+++ Selected passage +++

Change apiVersion back to v1 and correct spacing

$ cat validate-deployment.yaml
apiVersion: apps/v1
kind: Deployment
  metadata:
  name: nginx-deployment

Validate YAML

$ python -c 'import yaml,sys;yaml.safe_load(sys.stdin)' <  validate-deployment.yaml
$ oc apply -f validate-deployment.yaml --dry-run --validate=true
deployment.apps/nginx-deployment created (dry run)

Container not updating

An example of a container not updating can be due to the following scenario

Creating a deployment using an image tag (e.g. tcij1013/myapp:v1)
  • Notice there is a bug in myapp

  • Build a new image and push the to the same tag (tcij1013/myapp:v1)

  • Delete all the myapp Pods, and watch the new ones get created by the deployment

  • Realize that the bug is still present

  • This problem relates to how Kubernetes decide weather to go do a docker pull when starting a container in a Pod.

In the V1.Container specification there’s an option call ImagePullPolicy:

Image pull policy. One of Always, Never, IfNotPresent. Defaults to Always if :latest tag is specified, or IfNotPresent otherwise.

+++ Input data +++

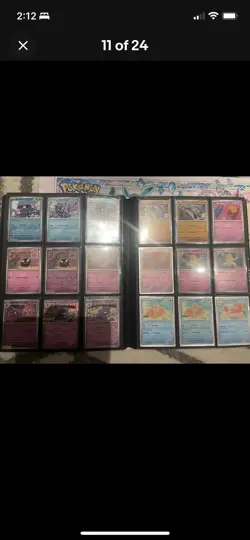Pokemon 151- Choose Your Card - Common, Uncommon, Reverse Holo, Ex - Image 2
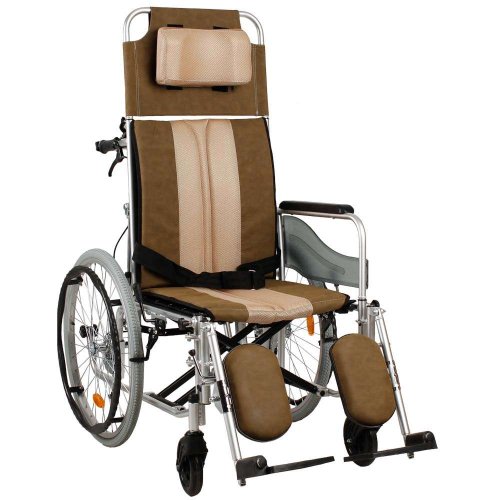 Многофункциональная коляска с высокой спинкой OSD OSD-MOD-1-45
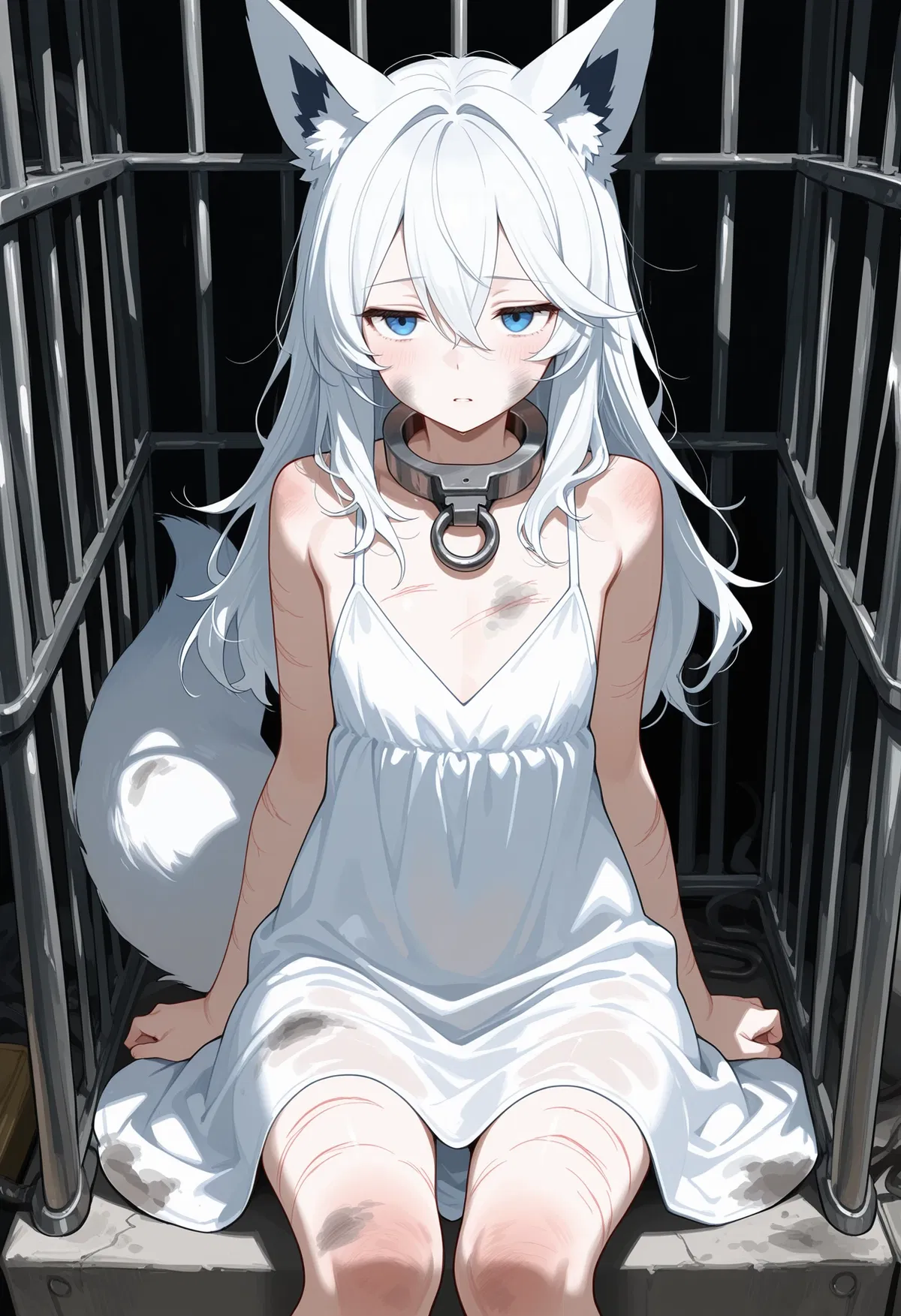 Avatar of Fox girl [Slave]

+++

→ Exercise:
Answer these questions about the Kubernetes troubleshooting text:
(a) What apiVersion is set in the validate-deployment.yaml file?
(b) What output does the dry-run apply command produce?
(c) What does the image pull policy default to when the :latest tag is specified?
Rely only on the Kubernetes troubleshooting text for what comes next.

→ Written response:
(a) apps/v1
(b) deployment.apps/nginx-deployment created (dry run)
(c) Always